Material price inflation starts to falter
Turner & Townsend economist Kristoffer Hudson starts a new monthly column with CM, looking at key economic indicators from around the construction industry. This month, he focuses on materials costs.
Rising costs for UK materials have started to tail off for the first time in three years, according to quarterly analysis of latest data from the Department of Business, Energy and Industrial Strategy (BEIS).
The rate of inflation faltered in the last quarter of 2019, with the ‘all work’ material price index decreasing by -1.4% on the quarter and -0.5% on the previous year (see chart 1).
Specific analysis shows inflation within the residential sector falling at a lower level than the overall average for all materials, as a rate of -1.2% on the quarter and -0.2% on the year.
Longer-term tracking indicates the important role housing material inflation has played as a driver behind the index as a whole over the past few years – with the cost of these components increasing 10.6% since Q2 2015, compared to 8.9% for other new work.
Expectations of a boost in construction demand – and subsequently, material costs – have risen on the back of government commitments to spend more on infrastructure as part of its ‘levelling up’ agenda.

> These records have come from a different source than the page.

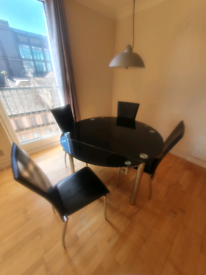 Black glass round dining table with 4 chairs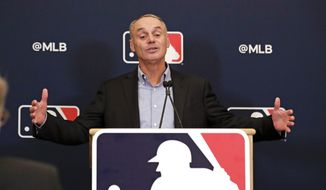 MLB Commissioner Rob Manfred answers questions at a press conference during MLB baseball owners meetings, Thursday, Feb. 6, 2020, in Orlando, Fla. (AP Photo/John Raoux) **FILE**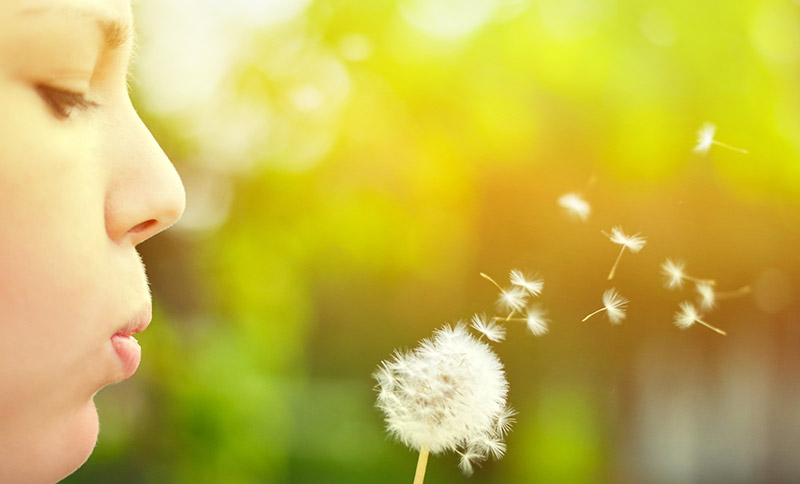 girl blowing dandelion and problems away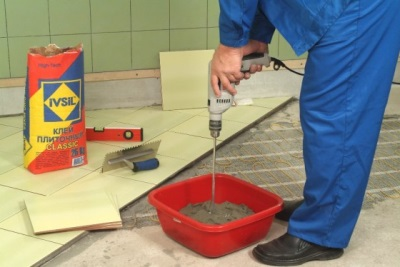 Tile adhesive with mixing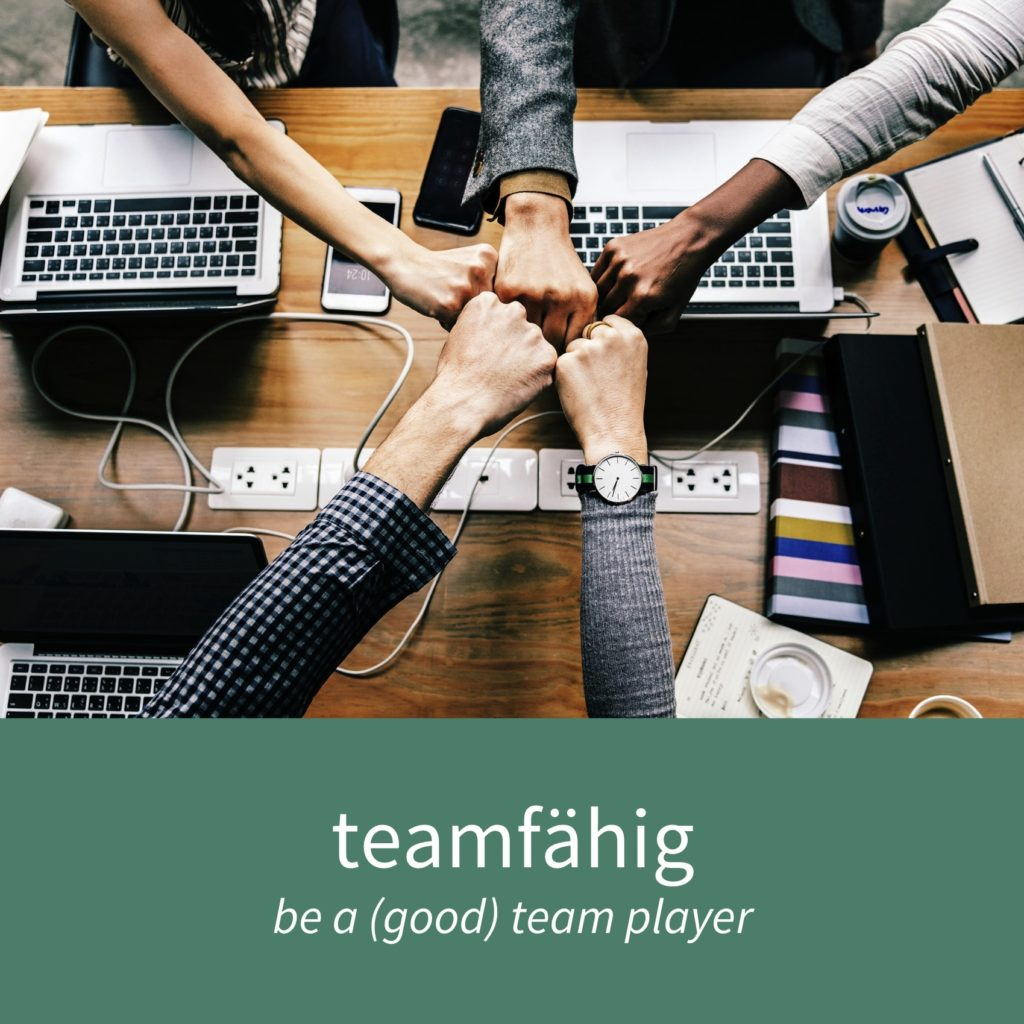 "Image showing five people working as a team and the caption ""teamfähig - be a (good) team player"""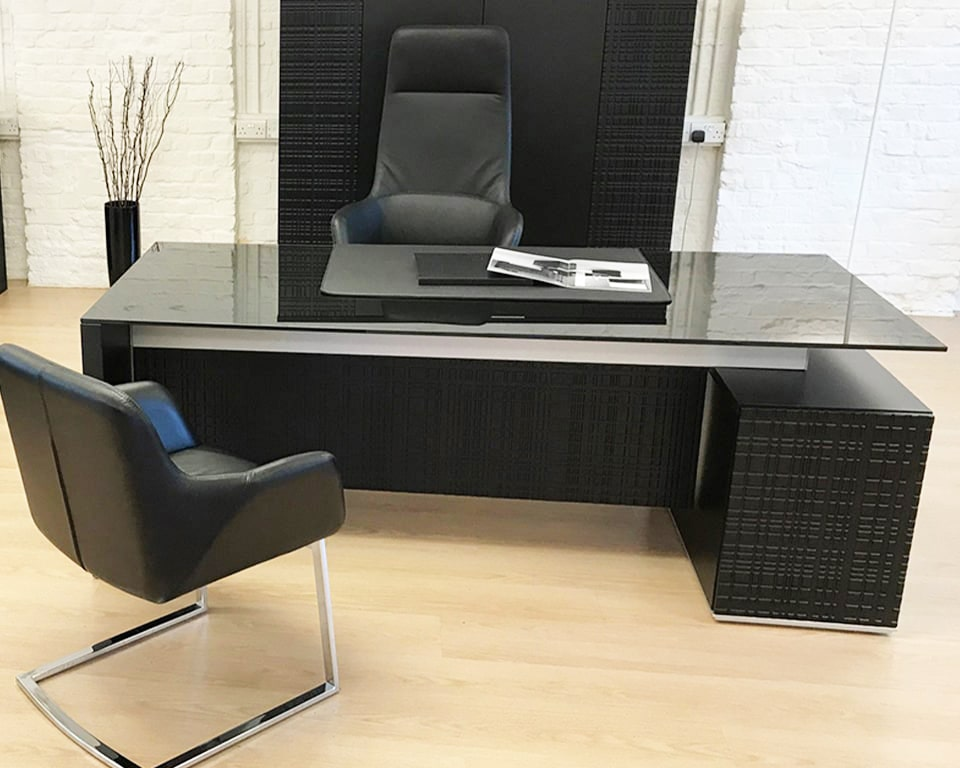 Black glass desks -High quality Modi black glass executive office desk with modesty panel , black leather Darwin executive chairs and a matching bookcase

However, the short-term impact will be affected by emerging threats and volatility caused by the impact of coronavirus on global supply chains and the developing position that the UK takes on Brexit trade deal negotiations.
Concrete materials fall
Analysis of the BEIS data shows costs for concrete reinforcing bars, on an annualised basis, have consistently fallen over the last 12 months (see chart 2). Within the last six months to January 2020 costs for concrete reinforcing bars have dropped 9.0%.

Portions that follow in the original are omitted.